Task details >> Render the records below as a numbered list, leaving out blank lines and the pictures.

Records contained in a dataset >>
+ + + + + + +

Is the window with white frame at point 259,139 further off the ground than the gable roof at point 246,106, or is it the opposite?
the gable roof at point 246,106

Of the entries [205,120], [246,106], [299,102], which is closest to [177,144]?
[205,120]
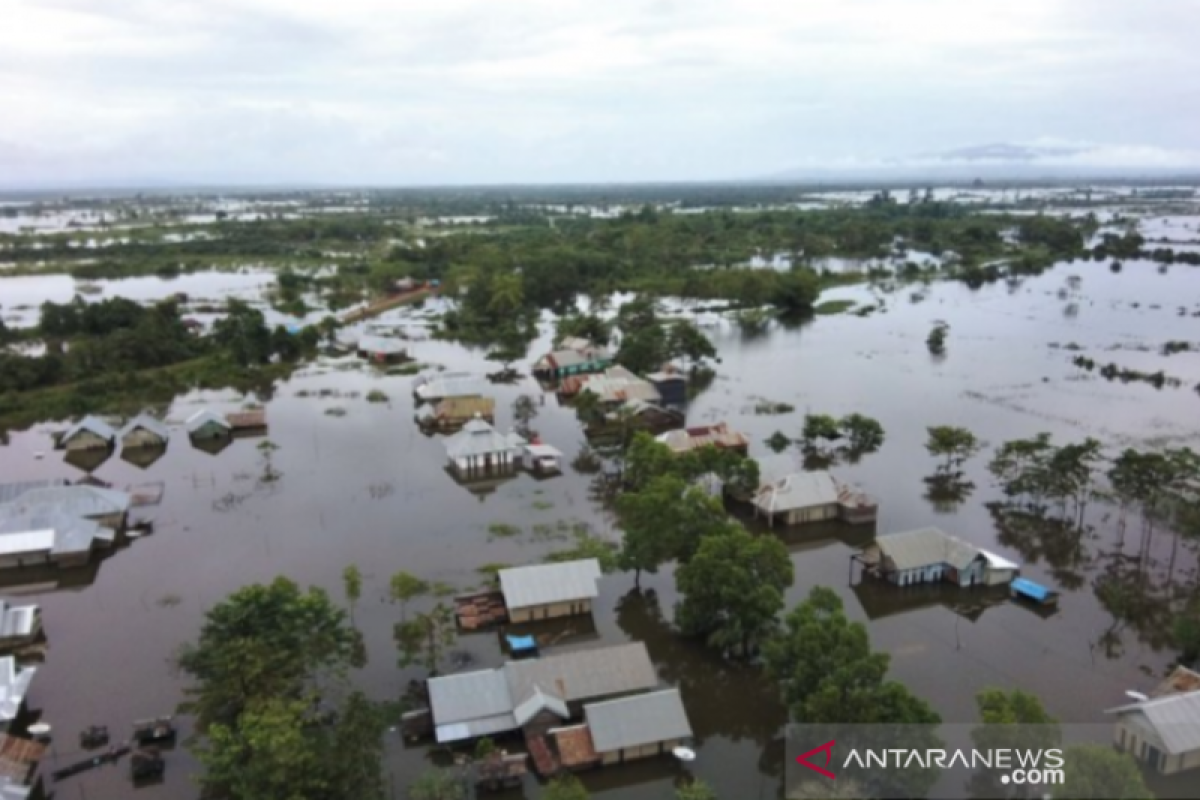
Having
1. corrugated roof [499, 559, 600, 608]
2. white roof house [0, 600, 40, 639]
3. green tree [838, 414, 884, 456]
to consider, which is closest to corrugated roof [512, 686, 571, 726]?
corrugated roof [499, 559, 600, 608]

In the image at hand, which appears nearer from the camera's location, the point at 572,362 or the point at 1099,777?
the point at 1099,777

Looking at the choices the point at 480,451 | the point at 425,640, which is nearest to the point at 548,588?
the point at 425,640

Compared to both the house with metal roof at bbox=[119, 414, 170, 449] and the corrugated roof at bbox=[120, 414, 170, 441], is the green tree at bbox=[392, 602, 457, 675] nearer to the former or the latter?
the house with metal roof at bbox=[119, 414, 170, 449]

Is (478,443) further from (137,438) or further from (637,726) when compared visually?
(637,726)

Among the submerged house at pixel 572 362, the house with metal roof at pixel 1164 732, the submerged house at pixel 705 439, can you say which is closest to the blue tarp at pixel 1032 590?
the house with metal roof at pixel 1164 732

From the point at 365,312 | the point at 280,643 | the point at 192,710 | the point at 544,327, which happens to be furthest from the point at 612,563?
the point at 365,312

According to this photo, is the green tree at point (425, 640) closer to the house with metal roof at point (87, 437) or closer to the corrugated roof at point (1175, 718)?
the corrugated roof at point (1175, 718)

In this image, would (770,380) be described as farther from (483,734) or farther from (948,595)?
(483,734)
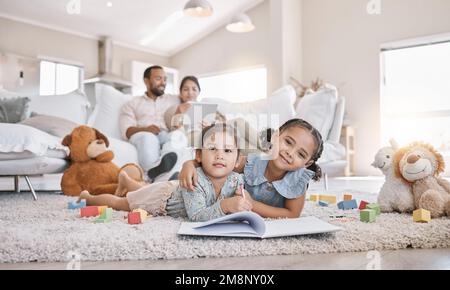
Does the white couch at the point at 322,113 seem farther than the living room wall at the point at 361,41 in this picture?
No

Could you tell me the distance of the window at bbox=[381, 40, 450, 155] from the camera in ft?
14.1

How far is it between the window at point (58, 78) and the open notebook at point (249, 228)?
4.87 metres

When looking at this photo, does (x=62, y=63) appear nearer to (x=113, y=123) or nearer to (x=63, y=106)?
(x=63, y=106)

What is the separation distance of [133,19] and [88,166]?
3.90 m

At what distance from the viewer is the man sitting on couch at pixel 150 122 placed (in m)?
2.28

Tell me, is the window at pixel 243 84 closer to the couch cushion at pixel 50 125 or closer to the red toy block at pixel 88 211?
the couch cushion at pixel 50 125

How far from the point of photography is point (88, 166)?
192 cm

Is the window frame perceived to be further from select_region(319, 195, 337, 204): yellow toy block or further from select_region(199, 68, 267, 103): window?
select_region(319, 195, 337, 204): yellow toy block

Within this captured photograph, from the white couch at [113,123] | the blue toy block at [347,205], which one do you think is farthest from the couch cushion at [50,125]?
the blue toy block at [347,205]

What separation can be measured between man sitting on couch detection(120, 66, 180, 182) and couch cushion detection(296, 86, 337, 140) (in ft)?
2.41
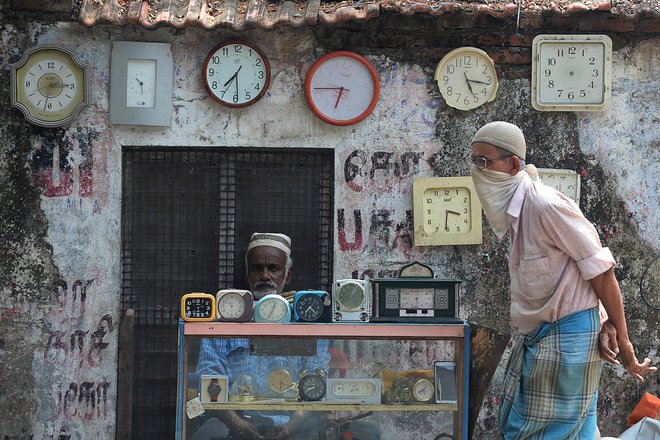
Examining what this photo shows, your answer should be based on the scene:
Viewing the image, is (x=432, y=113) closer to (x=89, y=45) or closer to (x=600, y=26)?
(x=600, y=26)

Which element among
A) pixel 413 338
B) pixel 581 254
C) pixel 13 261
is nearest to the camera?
pixel 581 254

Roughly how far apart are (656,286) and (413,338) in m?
2.65

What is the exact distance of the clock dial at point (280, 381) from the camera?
200 inches

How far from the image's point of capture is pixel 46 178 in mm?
6832

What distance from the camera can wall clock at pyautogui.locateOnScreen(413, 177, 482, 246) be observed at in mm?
6836

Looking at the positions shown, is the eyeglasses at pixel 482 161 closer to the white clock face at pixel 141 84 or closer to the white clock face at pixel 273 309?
the white clock face at pixel 273 309

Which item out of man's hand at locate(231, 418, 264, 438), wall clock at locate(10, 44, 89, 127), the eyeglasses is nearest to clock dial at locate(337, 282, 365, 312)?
man's hand at locate(231, 418, 264, 438)

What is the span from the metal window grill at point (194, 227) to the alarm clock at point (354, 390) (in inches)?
75.4

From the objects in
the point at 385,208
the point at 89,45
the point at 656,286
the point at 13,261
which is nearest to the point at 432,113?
the point at 385,208

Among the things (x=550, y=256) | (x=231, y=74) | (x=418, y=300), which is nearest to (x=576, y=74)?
(x=231, y=74)

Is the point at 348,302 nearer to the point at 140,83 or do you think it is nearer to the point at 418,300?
the point at 418,300

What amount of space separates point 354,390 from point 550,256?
1.24 meters

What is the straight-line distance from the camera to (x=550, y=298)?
455cm

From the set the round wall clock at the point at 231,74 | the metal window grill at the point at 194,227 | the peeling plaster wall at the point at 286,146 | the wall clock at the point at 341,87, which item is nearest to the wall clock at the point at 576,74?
the peeling plaster wall at the point at 286,146
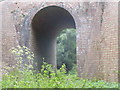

+ + + + + + +

Full answer >>
1. Is the window with white frame at point 259,139 further off the ground than the gable roof at point 246,106, or is it the opposite?
2. the gable roof at point 246,106
3. Of the entries [205,120], [246,106], [299,102], which is closest to [177,144]?
4. [205,120]
5. Having
6. 1. corrugated roof [499, 559, 600, 608]
7. 2. white roof house [0, 600, 40, 639]
8. 3. green tree [838, 414, 884, 456]
9. to consider, which is closest to corrugated roof [512, 686, 571, 726]?
10. corrugated roof [499, 559, 600, 608]
11. In the image at hand, which appears nearer from the camera's location, the point at 572,362 or the point at 1099,777?
12. the point at 1099,777
13. Looking at the choices the point at 480,451 | the point at 425,640, which is nearest to the point at 548,588?
14. the point at 425,640
15. Compared to both the house with metal roof at bbox=[119, 414, 170, 449] and the corrugated roof at bbox=[120, 414, 170, 441], is the green tree at bbox=[392, 602, 457, 675] nearer to the former or the latter?
16. the house with metal roof at bbox=[119, 414, 170, 449]
17. Is (478,443) further from (137,438) or further from (637,726) when compared visually?
18. (637,726)
19. Among the submerged house at pixel 572 362, the house with metal roof at pixel 1164 732, the submerged house at pixel 705 439, can you say which is closest to the blue tarp at pixel 1032 590?
20. the house with metal roof at pixel 1164 732
21. From the point at 365,312 | the point at 280,643 | the point at 192,710 | the point at 544,327, which happens to be furthest from the point at 612,563?
22. the point at 365,312
23. According to this photo, is the green tree at point (425, 640) closer to the house with metal roof at point (87, 437) or closer to the corrugated roof at point (1175, 718)?
24. the corrugated roof at point (1175, 718)
25. In this image, would (770,380) be described as farther from (483,734) or farther from (948,595)?
26. (483,734)
27. Does the white couch at the point at 322,113 seem farther than the living room wall at the point at 361,41 in this picture?
28. No
29. Could you tell me the distance of the window at bbox=[381, 40, 450, 155] from the camera in ft?
30. 14.1
31. How far is it between the window at point (58, 78) and the open notebook at point (249, 228)?
32. 4.87 metres
33. When looking at this photo, does (x=62, y=63) appear nearer to (x=113, y=123) or nearer to (x=63, y=106)?
34. (x=63, y=106)
35. What is the separation distance of [133,19] and [88,166]?
36. 3.90 m
37. At what distance from the viewer is the man sitting on couch at pixel 150 122 placed (in m)?
38. 2.28
39. Tell me, is the window at pixel 243 84 closer to the couch cushion at pixel 50 125 or closer to the red toy block at pixel 88 211?
40. the couch cushion at pixel 50 125
41. How far from the point of photography is point (88, 166)?
42. 192 cm
43. Is the window frame perceived to be further from select_region(319, 195, 337, 204): yellow toy block or further from select_region(199, 68, 267, 103): window?
44. select_region(319, 195, 337, 204): yellow toy block
45. Within this captured photograph, from the white couch at [113,123] | the blue toy block at [347,205], which one do you think is farthest from the couch cushion at [50,125]?
46. the blue toy block at [347,205]
47. What separation can be measured between man sitting on couch detection(120, 66, 180, 182) and couch cushion detection(296, 86, 337, 140) (in ft)?
48. 2.41
49. Examining what this photo shows, your answer should be based on the scene:
50. Viewing the image, is (x=432, y=113) closer to (x=89, y=45) or closer to (x=600, y=26)?
51. (x=600, y=26)
52. Which element among
53. A) pixel 413 338
54. B) pixel 581 254
55. C) pixel 13 261
56. is nearest to the camera?
57. pixel 581 254
58. Roughly how far apart are (656,286) and (413,338) in m?
59. 2.65
60. What is the exact distance of the clock dial at point (280, 381) from the camera?
61. 200 inches
62. How far from the image's point of capture is pixel 46 178 in mm?
63. 6832
64. What distance from the camera can wall clock at pyautogui.locateOnScreen(413, 177, 482, 246) be observed at in mm?
65. 6836
66. Looking at the positions shown, is the eyeglasses at pixel 482 161 closer to the white clock face at pixel 141 84 or closer to the white clock face at pixel 273 309?
67. the white clock face at pixel 273 309
68. Which item out of man's hand at locate(231, 418, 264, 438), wall clock at locate(10, 44, 89, 127), the eyeglasses is nearest to clock dial at locate(337, 282, 365, 312)?
69. man's hand at locate(231, 418, 264, 438)
70. What is the span from the metal window grill at point (194, 227) to the alarm clock at point (354, 390) (in inches)?
71. 75.4
72. From the objects in
73. the point at 385,208
74. the point at 89,45
75. the point at 656,286
76. the point at 13,261
77. which is nearest to the point at 432,113?
78. the point at 385,208
79. Among the things (x=550, y=256) | (x=231, y=74) | (x=418, y=300), which is nearest to (x=576, y=74)?
80. (x=231, y=74)
81. Is the point at 348,302 nearer to the point at 140,83 or do you think it is nearer to the point at 418,300?
82. the point at 418,300
83. What amount of space separates point 354,390 from point 550,256?
84. 1.24 meters
85. What is the straight-line distance from the camera to (x=550, y=298)?
86. 455cm
87. From the set the round wall clock at the point at 231,74 | the metal window grill at the point at 194,227 | the peeling plaster wall at the point at 286,146 | the wall clock at the point at 341,87, which item is nearest to the wall clock at the point at 576,74?
88. the peeling plaster wall at the point at 286,146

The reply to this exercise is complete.